C#: OCR (Optical Character Recognition)

May 3, 2010 by C#  

The past few weeks we've been looking for a suitable OCR solution to integrate into our document management system.

One option we came across involves MODI (Microsoft Office Document Imaging) - a tool available within Microsoft Office 2003 - 2007 (not available in Microsoft Office 2010).

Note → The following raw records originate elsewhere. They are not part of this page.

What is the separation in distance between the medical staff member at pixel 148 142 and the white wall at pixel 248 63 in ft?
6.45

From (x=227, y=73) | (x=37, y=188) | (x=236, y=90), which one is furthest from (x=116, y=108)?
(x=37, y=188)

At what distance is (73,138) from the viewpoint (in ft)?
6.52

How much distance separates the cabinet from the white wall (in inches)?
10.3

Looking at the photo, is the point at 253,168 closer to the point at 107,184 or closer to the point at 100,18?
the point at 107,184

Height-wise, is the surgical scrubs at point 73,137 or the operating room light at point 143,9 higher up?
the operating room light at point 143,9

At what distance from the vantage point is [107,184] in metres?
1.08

Simply include the MODI Type library (COM Interop) and convert image(s) to text like this:

using MODI;
using System;

class Program
{
    static void Main(string[] args)
    {
        DocumentClass doc = new DocumentClass();
        doc.Create(@"some.tiff");
        doc.OCR(MiLANGUAGES.miLANG_ENGLISH, true, true);

        foreach (Image image in doc.Images)
        {
            Console.WriteLine(image.Layout.Text);
        }
    }
}

Its quite a powerful OCR engine, but the engine behind MODI isn't microsoft based - it is licensed under ScanSoft inc - currently Nuance.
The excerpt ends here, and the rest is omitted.